Decimating & Interpolating FIR Filter

Die beiden generischen FIR-Filter-Blöcke in GRC 3.10 — Filterung kombiniert mit ganzzahliger Dezimierung bzw. Interpolation, Parameter und Ein-/Ausgänge.

GRC 3.10 bietet zwei generische FIR-Filter-Blöcke, die dieselben Tap-Vektoren wie Low Pass Filter Taps oder andere firdes-Blöcke entgegennehmen, aber im Gegensatz zu diesen keine eigene Grenzfrequenz oder Fensterfunktion kennen — sie wenden ausschließlich die übergebenen Taps an und ändern dabei zusätzlich die Abtastrate.

1. Beschreibung der Blöcke

Decimating FIR Filter (filter.fir_filter_*) filtert den Eingangsstrom mit den übergebenen Taps und gibt dabei nur jedes decim-te gefilterte Sample aus. Er ist die generische Variante des dezimierenden Anteils, den auch der Frequency Xlating FIR Filter intern nutzt — nur ohne die zusätzliche Frequenzverschiebung.

Decimating FIR Filter Block

Interpolating FIR Filter (filter.interp_fir_filter_*) macht das Gegenteil: Er fügt zwischen den Eingangssamples interp − 1 Nullen ein, bevor er filtert, und erhöht so die Abtastrate um den Faktor interp. Das Filter unterdrückt dabei die durch die Nullen erzeugten Spiegelspektren (Images) oberhalb der ursprünglichen Nyquist-Grenze.

Interpolating FIR Filter Block


2. Technischer Einsatz

  • Decimating FIR Filter: Einsatz, wenn Filterung und Ratenreduktion gebraucht werden, aber keine Frequenzverschiebung — z. B. zur reinen Kanalbandbreitenbegrenzung vor einer Weiterverarbeitung mit niedrigerer Rate.
  • Interpolating FIR Filter: Einsatz vor einer Signalquelle mit höherer erforderlicher Abtastrate, etwa vor einem DAC/Sender, der eine höhere Rate erwartet als im restlichen Flowgraph verarbeitet wird. Das Filter glättet dabei zugleich die durch die Interpolation eingefügten Nullen heraus.
  • Taps kommen von außen: Beide Blöcke entwerfen selbst keinen Filter — die Taps müssen über einen separaten Taps-Block (z. B. Low Pass Filter Taps) oder direkt als Python-Liste übergeben werden.
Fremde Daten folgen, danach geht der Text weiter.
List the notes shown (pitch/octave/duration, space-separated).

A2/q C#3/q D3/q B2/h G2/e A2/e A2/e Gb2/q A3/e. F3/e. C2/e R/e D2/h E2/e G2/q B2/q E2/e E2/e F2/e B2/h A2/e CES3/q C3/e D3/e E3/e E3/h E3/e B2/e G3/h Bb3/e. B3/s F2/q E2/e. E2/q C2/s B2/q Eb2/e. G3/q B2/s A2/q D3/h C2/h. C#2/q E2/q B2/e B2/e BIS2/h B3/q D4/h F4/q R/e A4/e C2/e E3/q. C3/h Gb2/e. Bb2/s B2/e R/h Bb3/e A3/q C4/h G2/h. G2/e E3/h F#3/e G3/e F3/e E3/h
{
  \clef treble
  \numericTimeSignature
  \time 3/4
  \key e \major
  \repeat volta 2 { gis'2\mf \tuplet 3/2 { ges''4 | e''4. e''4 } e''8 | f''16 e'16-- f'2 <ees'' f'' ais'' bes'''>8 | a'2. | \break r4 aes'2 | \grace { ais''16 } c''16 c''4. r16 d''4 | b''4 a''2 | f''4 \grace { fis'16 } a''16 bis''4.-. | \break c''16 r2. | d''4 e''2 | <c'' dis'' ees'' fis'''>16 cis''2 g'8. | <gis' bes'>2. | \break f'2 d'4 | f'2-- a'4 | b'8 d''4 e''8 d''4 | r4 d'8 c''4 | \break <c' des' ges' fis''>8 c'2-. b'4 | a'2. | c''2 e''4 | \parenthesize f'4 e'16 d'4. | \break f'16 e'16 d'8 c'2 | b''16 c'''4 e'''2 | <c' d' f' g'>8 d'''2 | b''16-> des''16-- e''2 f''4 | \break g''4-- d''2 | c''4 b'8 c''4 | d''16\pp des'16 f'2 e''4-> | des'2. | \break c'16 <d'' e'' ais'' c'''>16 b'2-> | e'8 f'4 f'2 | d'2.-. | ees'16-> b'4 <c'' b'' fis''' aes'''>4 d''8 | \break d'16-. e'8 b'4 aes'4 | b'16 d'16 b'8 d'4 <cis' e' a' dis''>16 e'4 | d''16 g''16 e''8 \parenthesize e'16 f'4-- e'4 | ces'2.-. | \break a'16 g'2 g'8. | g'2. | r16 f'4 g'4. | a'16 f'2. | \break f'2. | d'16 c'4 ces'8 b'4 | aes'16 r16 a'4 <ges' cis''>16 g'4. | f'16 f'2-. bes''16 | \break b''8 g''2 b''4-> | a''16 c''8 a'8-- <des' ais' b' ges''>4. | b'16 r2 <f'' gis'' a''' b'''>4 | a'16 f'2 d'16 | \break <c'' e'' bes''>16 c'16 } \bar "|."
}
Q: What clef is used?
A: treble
3. Parameter und Dimensionierung

Parameter Typ/Einheit Bedeutung Dimensionierungshinweis
decim (nur Decimating) int Dezimierungsfaktor Ausgangsrate = Eingangsrate / decim
interp (nur Interpolating) int Interpolationsfaktor Ausgangsrate = Eingangsrate × interp
taps Vektor (reell oder komplex, je nach Typ) Filterkoeffizienten von einem Taps-Block oder manuell übergeben; bestimmt Durchlassbereich und Übergangsbreite (siehe FIR-Filter)
samp_delay (Sample Delay) int, Standard 0 informiert GNU Radio über die vom Filter verursachte Verzögerung in der Regel auf Standard belassen; nur relevant, wenn nachgeschaltete Blöcke die Verzögerung für die Auswertung von Stream-Tags kennen müssen

4. Ein- und Ausgänge

Type-Variante Eingangstyp Ausgangstyp Taps-Art
Complex->Complex (Complex Taps) complex complex komplex
Complex->Complex (Real Taps) complex complex reell
Float->Complex (Complex Taps) float complex komplex
Float->Float (Real Taps) float float reell
Float->Short (Real Taps) float short reell
Short->Complex (Complex Taps) short complex komplex

Beide Blöcke besitzen je einen einzelnen Stream-Eingang und -Ausgang, keine Message-Ports.


5. Weitere wichtige Aspekte

Live-Anpassung der Taps: Über den Callback set_taps() lassen sich die Filterkoeffizienten zur Laufzeit austauschen, z. B. wenn ein vorgeschalteter Taps-Block seine Parameter über einen QT-GUI-Regler ändert. Decimation bzw. Interpolation selbst sind dagegen nur beim Bau des Flowgraphs festlegbar, nicht zur Laufzeit änderbar.

Reine Ratenänderung ohne Filterung: Für eine Dezimierung oder Interpolation ohne Filterwirkung (z. B. reines Sample-Auslassen) sind Keep 1 in N bzw. eine Rational Resampler-Konfiguration mit einfachen Taps die geeigneteren, einfacheren Blöcke.